With the string height adjusted at the nut, I can measure the height of the strings at the 12th fret to determine how much material I need to remove from the saddle. I’ll decide on a target string height, measure the actual height, and subtract the target height from the actual height for each E-string to get the amount the strings need to be lowered. Because the 12th fret is the halfway point of the strings, I need to remove twice that amount from the saddle to get to the target height. This one started out with the action 1/16″ too high all the way across the strings, so I measured 1/8″ from the bottom of the saddle at each end…

ns30.jpg

…drew a line connecting the two marks…

ns31.jpg

…and cut off the bottom of the saddle right to the mark.

ns32.jpg

I put the saddle back in the bridge and rechecked the height.
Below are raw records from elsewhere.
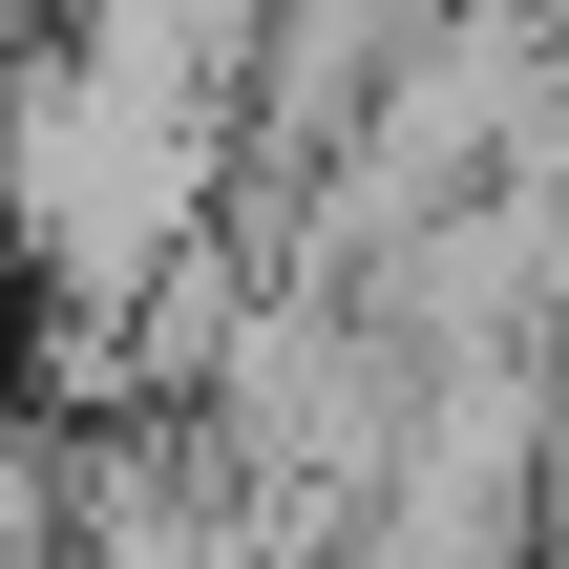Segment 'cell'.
Wrapping results in <instances>:
<instances>
[{
    "label": "cell",
    "instance_id": "6da1fadb",
    "mask_svg": "<svg viewBox=\"0 0 569 569\" xmlns=\"http://www.w3.org/2000/svg\"><path fill=\"white\" fill-rule=\"evenodd\" d=\"M232 106H253V84H169V63H106V42H63V63L21 84V211H42L63 338H106V317L232 211Z\"/></svg>",
    "mask_w": 569,
    "mask_h": 569
},
{
    "label": "cell",
    "instance_id": "7a4b0ae2",
    "mask_svg": "<svg viewBox=\"0 0 569 569\" xmlns=\"http://www.w3.org/2000/svg\"><path fill=\"white\" fill-rule=\"evenodd\" d=\"M549 21H569V0H549Z\"/></svg>",
    "mask_w": 569,
    "mask_h": 569
}]
</instances>
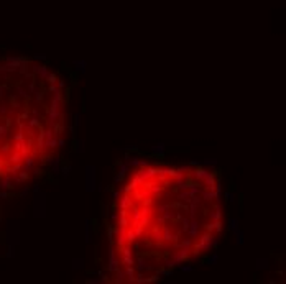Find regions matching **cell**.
I'll return each instance as SVG.
<instances>
[{"label":"cell","instance_id":"6da1fadb","mask_svg":"<svg viewBox=\"0 0 286 284\" xmlns=\"http://www.w3.org/2000/svg\"><path fill=\"white\" fill-rule=\"evenodd\" d=\"M211 173L191 168H145L125 184L115 214V253L132 281H150L212 247L201 233L199 207L216 199Z\"/></svg>","mask_w":286,"mask_h":284}]
</instances>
I found the height to be just what I wanted.

ns33.jpg

Now the string height is correct at the nut and the saddle, it’s time to make the bone pieces look good.
I ground down the top of the nut until the string slots were a little deeper than half the diameter of the strings and filed away all the sharp corners…

ns34.jpg

ns35.jpg

…then sanded and buffed it for a nice polished appearance.

ns36.jpg

The saddle, I sanded smooth and cut the ends to sweep up gracefully from the wings of the bridge. The look is very much like the original bridge would have looked, the saddle height is 1/8″ (generally considered optimal) and the guitar’s action is low.
The bridge looks like this,…

ns37.jpg

the nut looks like this…

ns38.jpg

ns39.jpg

…and the guitar now has a good neck angle, low action, new frets, new bone nut and new bone saddle. It plays “like buttah”!